Edit the HDPE geomembrane podcast transcript from "Understanding the Installation" through "here, as always.", replacing "podcast" with "webcast".

--- start DOCUMENT EXTRACT ---

HDPE Geomembrane Guidelines | What You Need to Know | AGRU

Understanding the Installation Guidelines for HDPE Liner

Kaylie: Hi and welcome to the AGRU America podcast. Today, we will discuss our recent blog titled: “General installation guidelines for HDPE geomembranes.” Joining me in today’s discussion is Cody Miles. Together, we’ll review a number of HDPE geomembrane installation guidelines suggested by AGRU. Thanks for joining me today, Cody. 

Cody: Happy to be here, as always.

Kaylie: I suppose we should start by putting these installation guidelines into context. Why are they important and why should projects lean to them for guidance? 

Cody: I think it is always helpful to have guidelines like these as a baseline for anyone considering HDPE geomembrane products for the first time or for those who like to keep up with industry trends.  

Kaylie: Yeah, I found it quite telling that core qualifications were the first items discussed in the guidelines. Even if you are a manufacturer or installer with years of experience, if you haven’t been involved with a project during the last five years your experience doesn’t count for much. 

Cody: For sure. Holding manufacturers and installers to high standards helps ensure project success and can reduce costs by avoiding waste and preventable mistakes. 

Kaylie: Product selection was the next section covered. What are some important points you noticed? 

Cody: One thing that stood out is the importance of test samples. Product specifications are certainly helpful to get an idea of a product’s performance, but it should never be blindly trusted. Testing a product before its used in a product is essential and these tests help ensure that the product will meet the minimum design specifications for a project. 

Kaylie: That part caught my attention too. I know most industries set standards to help set a benchmark for quality, and the geosynthetics industry is no different. What is GRI GM 13? 

Cody: As you mentioned, industries are built on standards. For HDPE geomembranes, many manufacturing standards followed by the industry in the United States have been set by the Geosynthetic Research Institute, or GRI. GRI GM 13 is a manufacturing specification that sets the minimum, physical, mechanical, and chemical properties that must be met, or exceeded, by the HDPE geomembrane being manufactured. 

Kaylie: So those manufacturing specifications are a way to set the minimum requirements to call your product an HDPE geomembrane? 

Cody: Yeah, exactly. And of course, some products will be manufactured at a higher standard to provide solutions for niche applications. In those cases, the product should be tested and compared with more restrictive values depending on the exact design specifications.  

Kaylie: Let’s say the product passes all the tests for a given project, the next set of guidelines points to preparing the construction site for installation. This part seems pretty intuitive to me. For instance: “the geomembrane subgrade should be uniform and clear of sharp objects.”  

Cody: Some things stay pretty much the same in the world of geomembrane installation and subgrade preparation is one of them. 

Kaylie: It sure seems that way. How about the next section on the best practices for geomembrane installation? I know some parts of this section have been discussed in detail for years. 

Cody: I think waves and wrinkles have been a central topic in HDPE geomembrane installation for such a long time due to oversight when it comes to general guidelines and best practices during installation. 

Kaylie: Can you give a short summary of the topic?

Cody: We’ve published several posts about it and I’ll be sure to include a link to a recent one in the transcript (https://agruamerica.com/hdpe-liner/), but in general the problem stems from some installers following old industry dogma when it comes to HDPE geomembranes and thermal expansion. It was thought that thermal expansion-induced waves and wrinkle across geomembranes would flatten out on their own once pressure is applied from the final soil cover.

--- end DOCUMENT EXTRACT ---
--- start GIVEN DATA ---

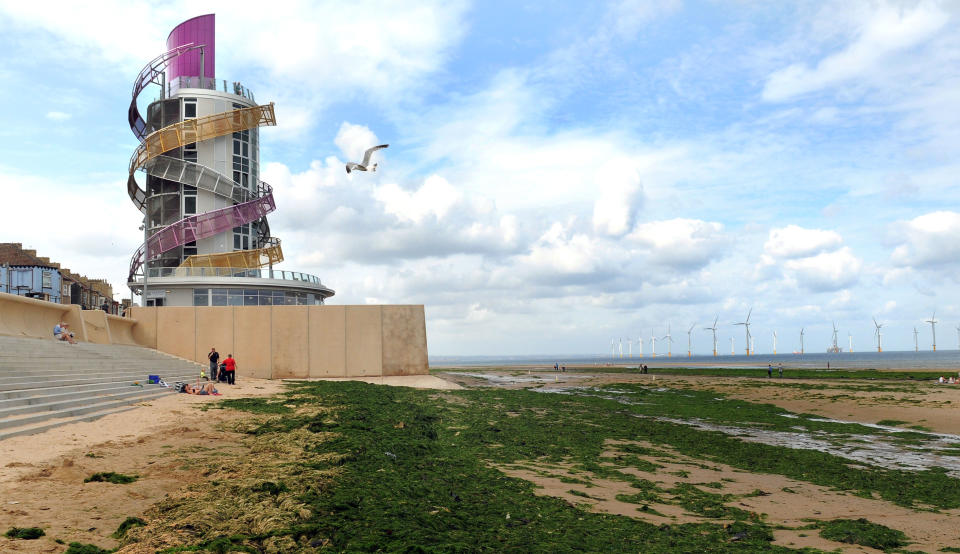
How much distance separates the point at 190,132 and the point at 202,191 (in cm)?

--- end GIVEN DATA ---

## TASK SOLUTION
Understanding the Installation Guidelines for HDPE Liner

Kaylie: Hi and welcome to the AGRU America webcast. Today, we will discuss our recent blog titled: “General installation guidelines for HDPE geomembranes.” Joining me in today’s discussion is Cody Miles. Together, we’ll review a number of HDPE geomembrane installation guidelines suggested by AGRU. Thanks for joining me today, Cody. 

Cody: Happy to be here, as always.